**TEXTO APRESENTADO**
****************************************
Como saber quais informações estão em sigilo?
A lista de informações em sigilo no governo Bolsonaro pode ser bem maior. Mas, em todos os casos mencionados anteriormente, o estabelecimento do sigilo só foi descoberto porque, em geral, a imprensa ou instituições de fiscalização, como o parlamento, solicitaram acesso às informações em questão e via resposta de distintos órgão públicos, ficaram sabendo que a gestão Bolsonaro impôs sigilo.
O sigilo não é estabelecido por decreto, como muitos discursos propagam.
Em geral, na prática, ocorre via resposta administrativa de cada órgão e é informada a quem busca os órgão públicos (pela LAI, qualquer cidadão pode solicitar) via sistema de informação da LAI e tem como resposta uma negativa de acesso.
Já a lista das informações sigilosas classificadas como reservada, secreta e ultrassecreta deve ser publicada anualmente em sites por cada órgão da gestão pública federal. Nesse caso, a lista contém a data em que o sigilo passou a vigorar e até quando deve perdurar dentro dos limites impostos pela LAI (5, 15 ou 25 anos).
Como é possível reverter o sigilo?
Cada negativa de acesso à informação pública tem uma forma diferente, e a maneira de revogar não passa necessariamente por estabelecer decreto, como chegou a ser mencionado por Lula. A quebra do sigilo tem relação direta com decisões administrativas.
Logo, explica o advogado, cofundador e coordenador de advocacy da Fiquem Sabendo – agência de dados independente e especializada na LAI –, Bruno Morassutti, todo e qualquer requerente ao receber a negativa pode imediatamente solicitar a reversão da decisão de sigilo.
A pessoa que demanda informação, afirma ele, pode tentar novamente o pedido ou mesmo acionar alguns recursos. A LAI prevê dois:
- um dirigido à autoridade hierarquicamente superior à que negou o acesso e;
- outro é recorrer à Controladoria-Geral da União (CGU), que deve deliberar sobre o acesso ou não.
****************************************
**DADOS FORNECIDOS**
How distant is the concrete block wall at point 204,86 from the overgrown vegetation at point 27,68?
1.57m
****************************************
**TAREFA 1**
Edite o texto sobre o sigilo de informações no governo Bolsonaro: comece pelas palavras "Cada negativa de" e pare depois de "com decisões administrativas.", substituindo "revogar" por "anular".
**TAREFA 2**
Continue o texto sobre o sigilo de informações no governo Bolsonaro a partir do ponto em que ele termina.

**RESPOSTA 1**
Cada negativa de acesso à informação pública tem uma forma diferente, e a maneira de anular não passa necessariamente por estabelecer decreto, como chegou a ser mencionado por Lula. A quebra do sigilo tem relação direta com decisões administrativas.

**RESPOSTA 2**
Na prática, os sigilos em questão podem ser revertidos a qualquer momento, inclusive ainda no governo Bolsonaro. Mas, como o mais provável é que eles sejam mantidos e a negativa persista, assim que Lula assumir ele pode, a partir de decisões administrativas, orientar que os órgãos tornem essas informações públicas e quebrem as restrições de acesso. Desse modo, o sigilo pode cair já a partir do dia 1º de janeiro de 2023.
“As assessorias podem orientar os novos ministros, diretores, para que eles revisem o posicionamento anterior. A administração pública pode alterar esse entendimento tanto se ela for provocada a rever essas decisões como pode fazer isso sem que ninguém peça”.
Mudança na LAI
Outro ponto é que Lula, eleito chefe do Executivo, para tentar aprimorar a LAI e evitar que brechas deixem margens para o tipo de restrição estabelecidas por Bolsonaro, pode modificar o artigo 31 da própria LAI que menciona que o sigilo pode ser de até 100 anos.
“Certamente poderia ter um ponto de melhoria para que esse tipo de decisão (por em sigilo) não fosse tão fácil”, destaca Bruno.
Nesse caso, o presidente pode fazer isso via decreto alterando o anterior que regulamenta a LAI. Ele também pode apresentar um projeto de lei – que precisaria passar pelo Congresso Nacional – tratando pontos específicos sobre sigilo relacionado à privacidade e intimidade.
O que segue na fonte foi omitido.